Immediately after that, a coffee from Ameta won first place at the 2018 Timor-Leste Coffee Quality Competition, after a week of blind cupping by international judges that included Numero Uno's Gina di Brita. His coffee set a new record for the highest score in the history of the national coffee competition. Last year in the 2019 coffee season, Ameta and the Atsabe community won 2nd, 3rd, 5th, and 8th place.
It is thanks to Raw Material that we're able to have two of Ameta's champion coffees here with us in Sydney today: Atsabe Washed and Parami Honey. This is despite all the challenges that the sector is facing from coronavirus lockdowns in Timor-Leste, Australia and NZ.
Who is Raw Material?
The Atsabe processing centre
In 2018 RM built a custom wet mill and processing centre in Timor Leste, in Atsabe, Ermera. All designed in-house, the Atsabe processing centre uses gravity to move coffee through the stages; no double handling, no unnecessary machinery. They drew upon experience working in many other coffee-producing countries to combine elements that would most likely improve Ermera’s coffee quality given the unique set of challenges facing the region. Each section of the plan uses materials that are local and readily available.

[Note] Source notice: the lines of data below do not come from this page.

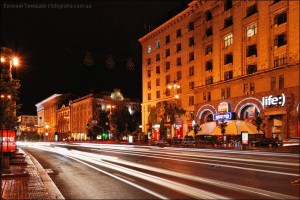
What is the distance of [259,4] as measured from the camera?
135 feet

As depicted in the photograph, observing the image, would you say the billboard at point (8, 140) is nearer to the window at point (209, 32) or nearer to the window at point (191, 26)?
the window at point (209, 32)

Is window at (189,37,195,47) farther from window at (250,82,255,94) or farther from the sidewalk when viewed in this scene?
the sidewalk

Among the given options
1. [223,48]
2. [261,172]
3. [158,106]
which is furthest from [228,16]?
[261,172]

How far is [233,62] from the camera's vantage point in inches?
1790

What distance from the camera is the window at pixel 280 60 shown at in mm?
37425

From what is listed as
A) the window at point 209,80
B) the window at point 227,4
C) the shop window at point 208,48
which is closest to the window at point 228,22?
the window at point 227,4

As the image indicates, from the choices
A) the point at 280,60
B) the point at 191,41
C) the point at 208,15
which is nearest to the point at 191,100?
the point at 191,41

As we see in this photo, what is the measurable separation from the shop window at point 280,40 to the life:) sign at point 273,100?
20.0 feet

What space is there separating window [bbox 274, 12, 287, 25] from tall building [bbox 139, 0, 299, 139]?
0.11 meters

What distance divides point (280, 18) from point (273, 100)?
9.65 meters

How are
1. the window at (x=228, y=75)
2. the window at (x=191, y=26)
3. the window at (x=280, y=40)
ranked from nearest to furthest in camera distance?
the window at (x=280, y=40) → the window at (x=228, y=75) → the window at (x=191, y=26)

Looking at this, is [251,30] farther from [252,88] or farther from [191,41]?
[191,41]

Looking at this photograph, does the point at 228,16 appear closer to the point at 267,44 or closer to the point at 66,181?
the point at 267,44

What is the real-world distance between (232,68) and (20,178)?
37.2 metres
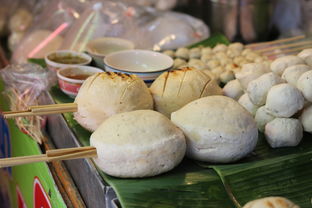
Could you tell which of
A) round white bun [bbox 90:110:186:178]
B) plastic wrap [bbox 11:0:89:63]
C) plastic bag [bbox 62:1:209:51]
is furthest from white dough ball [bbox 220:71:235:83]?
plastic wrap [bbox 11:0:89:63]

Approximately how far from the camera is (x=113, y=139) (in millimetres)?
1360

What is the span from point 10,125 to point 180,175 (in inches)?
51.5

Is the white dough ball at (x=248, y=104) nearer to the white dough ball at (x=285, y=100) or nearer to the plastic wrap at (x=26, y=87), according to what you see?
the white dough ball at (x=285, y=100)

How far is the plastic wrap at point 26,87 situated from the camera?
6.69ft

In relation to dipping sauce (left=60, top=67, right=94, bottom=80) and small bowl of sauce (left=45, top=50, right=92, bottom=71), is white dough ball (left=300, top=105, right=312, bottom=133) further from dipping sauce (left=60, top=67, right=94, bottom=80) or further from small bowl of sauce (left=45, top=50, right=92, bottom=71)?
small bowl of sauce (left=45, top=50, right=92, bottom=71)

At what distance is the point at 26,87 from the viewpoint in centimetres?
217

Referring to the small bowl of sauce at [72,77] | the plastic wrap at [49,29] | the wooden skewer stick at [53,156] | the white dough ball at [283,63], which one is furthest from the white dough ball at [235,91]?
the plastic wrap at [49,29]

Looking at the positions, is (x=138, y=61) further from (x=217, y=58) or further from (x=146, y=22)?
(x=146, y=22)

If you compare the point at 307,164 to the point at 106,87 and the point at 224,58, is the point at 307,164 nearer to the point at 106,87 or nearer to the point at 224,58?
the point at 106,87

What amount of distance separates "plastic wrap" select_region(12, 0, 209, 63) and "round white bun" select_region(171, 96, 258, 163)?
1.44 m

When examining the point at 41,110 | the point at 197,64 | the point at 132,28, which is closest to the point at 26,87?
the point at 41,110

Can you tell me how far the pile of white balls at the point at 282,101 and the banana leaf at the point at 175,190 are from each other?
31cm

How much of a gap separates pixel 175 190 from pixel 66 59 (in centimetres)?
122

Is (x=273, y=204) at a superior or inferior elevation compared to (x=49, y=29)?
superior
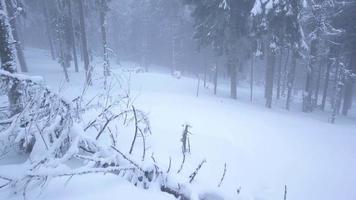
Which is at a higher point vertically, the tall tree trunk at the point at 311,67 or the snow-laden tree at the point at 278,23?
the snow-laden tree at the point at 278,23

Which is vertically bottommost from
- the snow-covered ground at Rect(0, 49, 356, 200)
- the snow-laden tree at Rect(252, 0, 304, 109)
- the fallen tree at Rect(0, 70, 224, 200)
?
the snow-covered ground at Rect(0, 49, 356, 200)

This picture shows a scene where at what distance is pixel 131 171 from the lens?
335 cm

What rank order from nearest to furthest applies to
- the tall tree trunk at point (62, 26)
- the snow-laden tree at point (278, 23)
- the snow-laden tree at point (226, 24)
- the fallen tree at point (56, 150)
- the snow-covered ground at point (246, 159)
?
1. the fallen tree at point (56, 150)
2. the snow-covered ground at point (246, 159)
3. the snow-laden tree at point (278, 23)
4. the snow-laden tree at point (226, 24)
5. the tall tree trunk at point (62, 26)

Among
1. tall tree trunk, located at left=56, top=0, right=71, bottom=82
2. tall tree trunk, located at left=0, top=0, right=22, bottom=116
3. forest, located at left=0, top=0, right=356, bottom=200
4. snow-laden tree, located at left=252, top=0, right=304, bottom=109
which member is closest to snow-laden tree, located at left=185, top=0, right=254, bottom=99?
forest, located at left=0, top=0, right=356, bottom=200

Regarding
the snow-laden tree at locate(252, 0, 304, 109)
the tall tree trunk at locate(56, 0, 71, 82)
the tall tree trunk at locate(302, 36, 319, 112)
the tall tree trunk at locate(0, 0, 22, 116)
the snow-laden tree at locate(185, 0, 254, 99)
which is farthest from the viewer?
the tall tree trunk at locate(302, 36, 319, 112)

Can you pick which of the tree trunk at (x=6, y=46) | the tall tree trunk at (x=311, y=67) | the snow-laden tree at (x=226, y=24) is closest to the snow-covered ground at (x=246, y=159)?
the tree trunk at (x=6, y=46)

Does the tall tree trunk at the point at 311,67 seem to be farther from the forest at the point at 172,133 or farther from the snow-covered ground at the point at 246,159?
the snow-covered ground at the point at 246,159

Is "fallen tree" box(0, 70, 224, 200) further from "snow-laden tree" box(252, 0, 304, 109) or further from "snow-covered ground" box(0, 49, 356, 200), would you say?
"snow-laden tree" box(252, 0, 304, 109)

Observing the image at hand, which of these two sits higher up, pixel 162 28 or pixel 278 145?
pixel 162 28

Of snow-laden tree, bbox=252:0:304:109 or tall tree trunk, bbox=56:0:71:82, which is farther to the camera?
tall tree trunk, bbox=56:0:71:82

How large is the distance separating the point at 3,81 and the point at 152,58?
53.4m

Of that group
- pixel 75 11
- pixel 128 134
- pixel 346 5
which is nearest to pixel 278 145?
pixel 128 134

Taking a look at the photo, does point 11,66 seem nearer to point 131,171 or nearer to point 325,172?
point 131,171

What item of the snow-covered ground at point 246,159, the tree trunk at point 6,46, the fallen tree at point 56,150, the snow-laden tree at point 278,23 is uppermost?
the snow-laden tree at point 278,23
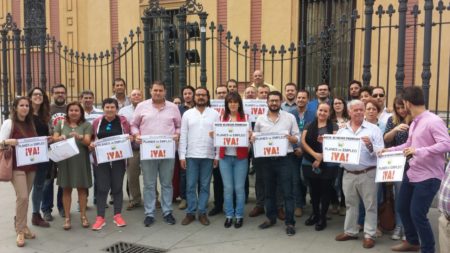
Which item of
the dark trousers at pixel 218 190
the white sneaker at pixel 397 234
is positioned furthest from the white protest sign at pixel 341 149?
the dark trousers at pixel 218 190

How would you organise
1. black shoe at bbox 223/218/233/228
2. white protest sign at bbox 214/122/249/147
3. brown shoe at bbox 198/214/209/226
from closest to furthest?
white protest sign at bbox 214/122/249/147
black shoe at bbox 223/218/233/228
brown shoe at bbox 198/214/209/226

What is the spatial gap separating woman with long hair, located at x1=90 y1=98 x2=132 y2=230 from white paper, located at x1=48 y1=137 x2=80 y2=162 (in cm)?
33

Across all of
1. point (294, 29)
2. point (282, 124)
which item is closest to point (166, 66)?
point (282, 124)

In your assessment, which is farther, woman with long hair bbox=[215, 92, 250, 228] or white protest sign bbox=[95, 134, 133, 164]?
woman with long hair bbox=[215, 92, 250, 228]

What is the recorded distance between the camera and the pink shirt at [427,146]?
15.1 feet

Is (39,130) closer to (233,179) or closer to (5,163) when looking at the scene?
(5,163)

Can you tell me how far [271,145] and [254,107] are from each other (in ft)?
3.92

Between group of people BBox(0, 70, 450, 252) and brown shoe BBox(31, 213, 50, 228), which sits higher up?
group of people BBox(0, 70, 450, 252)

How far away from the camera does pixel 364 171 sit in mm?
5430

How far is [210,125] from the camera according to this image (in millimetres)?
6281

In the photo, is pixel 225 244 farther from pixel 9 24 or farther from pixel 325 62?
pixel 9 24

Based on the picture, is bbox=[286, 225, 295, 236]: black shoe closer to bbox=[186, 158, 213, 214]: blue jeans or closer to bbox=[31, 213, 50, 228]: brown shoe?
bbox=[186, 158, 213, 214]: blue jeans

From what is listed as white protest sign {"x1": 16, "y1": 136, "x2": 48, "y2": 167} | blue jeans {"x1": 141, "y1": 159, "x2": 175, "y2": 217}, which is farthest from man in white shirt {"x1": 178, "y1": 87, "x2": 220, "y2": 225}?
white protest sign {"x1": 16, "y1": 136, "x2": 48, "y2": 167}

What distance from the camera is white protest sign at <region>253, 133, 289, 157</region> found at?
232 inches
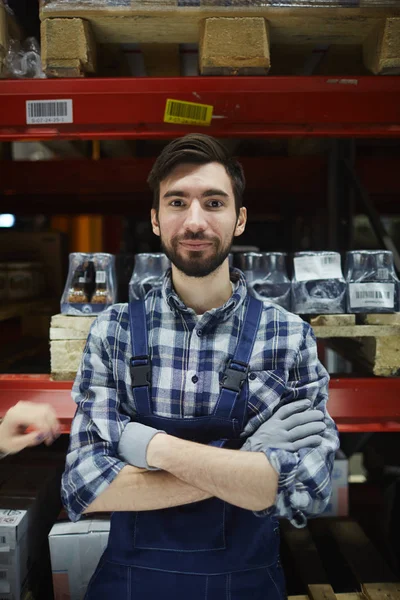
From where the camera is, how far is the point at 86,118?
2367 millimetres

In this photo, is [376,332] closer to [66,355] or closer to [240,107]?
[240,107]

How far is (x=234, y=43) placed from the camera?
2.26 meters

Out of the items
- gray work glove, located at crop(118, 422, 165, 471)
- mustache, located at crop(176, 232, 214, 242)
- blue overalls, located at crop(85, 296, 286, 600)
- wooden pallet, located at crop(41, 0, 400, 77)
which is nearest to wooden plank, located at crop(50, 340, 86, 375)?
blue overalls, located at crop(85, 296, 286, 600)

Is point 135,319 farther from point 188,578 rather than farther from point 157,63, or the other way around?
point 157,63

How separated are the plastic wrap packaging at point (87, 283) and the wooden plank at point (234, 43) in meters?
0.97

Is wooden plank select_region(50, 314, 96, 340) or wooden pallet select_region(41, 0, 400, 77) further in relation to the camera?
wooden plank select_region(50, 314, 96, 340)

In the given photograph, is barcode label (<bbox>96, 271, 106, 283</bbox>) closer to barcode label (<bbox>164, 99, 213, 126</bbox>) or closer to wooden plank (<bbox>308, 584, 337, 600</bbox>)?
barcode label (<bbox>164, 99, 213, 126</bbox>)

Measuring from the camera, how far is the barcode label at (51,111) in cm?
236

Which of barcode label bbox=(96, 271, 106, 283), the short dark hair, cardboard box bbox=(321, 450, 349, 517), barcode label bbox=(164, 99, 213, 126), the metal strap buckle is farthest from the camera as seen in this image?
cardboard box bbox=(321, 450, 349, 517)

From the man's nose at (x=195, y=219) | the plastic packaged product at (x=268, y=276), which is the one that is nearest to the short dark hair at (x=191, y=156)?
the man's nose at (x=195, y=219)

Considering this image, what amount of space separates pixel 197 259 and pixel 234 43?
1075 mm

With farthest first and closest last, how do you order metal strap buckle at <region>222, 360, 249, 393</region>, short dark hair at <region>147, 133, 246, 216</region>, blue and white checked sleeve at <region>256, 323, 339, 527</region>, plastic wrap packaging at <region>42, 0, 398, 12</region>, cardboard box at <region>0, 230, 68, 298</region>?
cardboard box at <region>0, 230, 68, 298</region>, plastic wrap packaging at <region>42, 0, 398, 12</region>, short dark hair at <region>147, 133, 246, 216</region>, metal strap buckle at <region>222, 360, 249, 393</region>, blue and white checked sleeve at <region>256, 323, 339, 527</region>

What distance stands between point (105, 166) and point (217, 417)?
239 centimetres

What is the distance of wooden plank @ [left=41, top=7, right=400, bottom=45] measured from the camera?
2.24m
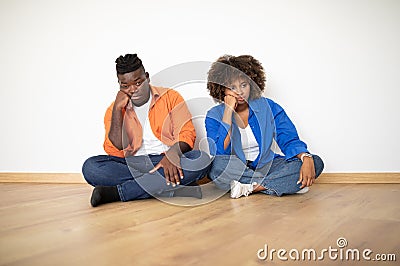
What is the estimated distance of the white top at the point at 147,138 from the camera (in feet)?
5.86

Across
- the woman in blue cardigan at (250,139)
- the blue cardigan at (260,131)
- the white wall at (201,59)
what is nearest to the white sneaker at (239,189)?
the woman in blue cardigan at (250,139)

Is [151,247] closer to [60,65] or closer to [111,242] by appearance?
[111,242]

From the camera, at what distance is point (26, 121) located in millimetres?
2412

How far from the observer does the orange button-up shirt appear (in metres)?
1.76

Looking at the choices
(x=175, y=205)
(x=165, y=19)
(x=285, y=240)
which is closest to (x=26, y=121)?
(x=165, y=19)

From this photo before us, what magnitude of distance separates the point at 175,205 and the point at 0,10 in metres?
1.83

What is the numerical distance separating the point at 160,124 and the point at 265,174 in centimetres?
52

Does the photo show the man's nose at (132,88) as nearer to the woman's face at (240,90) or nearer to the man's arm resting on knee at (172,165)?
the man's arm resting on knee at (172,165)

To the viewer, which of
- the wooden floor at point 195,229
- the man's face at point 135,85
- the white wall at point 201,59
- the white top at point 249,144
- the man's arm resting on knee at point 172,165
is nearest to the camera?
the wooden floor at point 195,229

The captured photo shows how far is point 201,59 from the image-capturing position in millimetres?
2164

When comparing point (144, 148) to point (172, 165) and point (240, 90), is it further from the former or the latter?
point (240, 90)

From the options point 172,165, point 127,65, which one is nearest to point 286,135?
point 172,165

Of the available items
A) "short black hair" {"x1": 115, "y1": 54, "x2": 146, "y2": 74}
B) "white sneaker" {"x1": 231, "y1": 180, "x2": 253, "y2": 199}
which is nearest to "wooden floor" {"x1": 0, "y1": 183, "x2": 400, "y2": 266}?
"white sneaker" {"x1": 231, "y1": 180, "x2": 253, "y2": 199}

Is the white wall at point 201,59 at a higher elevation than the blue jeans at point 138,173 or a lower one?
higher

Ameta and Miguel explaining parchment grades
You Need to Know About Timor-Leste
Recently in just a few short years, Timor-Leste has become the gathering place for specialty coffee growers, q-graders, judges, roasters, baristas and exporters, as well as international agencies - a community working together to build an exceptional coffee sector - as well attracting those curious to see and taste the original Hibrido de Timor varietal. Some of them include renowned international coffee specialists like Andrew Hetzel, Coffee Strategies who invited us to join Timor-Leste's second Coffee Quality Competition back in 2017.
Here are few background points about Timor-Leste
(Source Raw Material)
In 2002 Timor-Leste became the first new independent state of the 21st century. This followed 25 years of conflict that claimed 200,000 lives and destroyed all infrastructure. Most lived in extreme poverty at this time. Today the population is 1.3 million and many improvements have been made.
Oil has been the nation’s biggest earner, but production is now winding down:
- Timor-Leste is the country most reliant on oil for income.
- Current oil production will end within 3 years.
- The petroleum fund will likely run out in 11-15 years.
- Coffee is the second-highest earner for the country after oil.
- 37% of households depend on coffee for income.
- Productivity is extremely low. Profitability is both low and volatile as almost all coffee is sold in the commodity market for a discounted C price.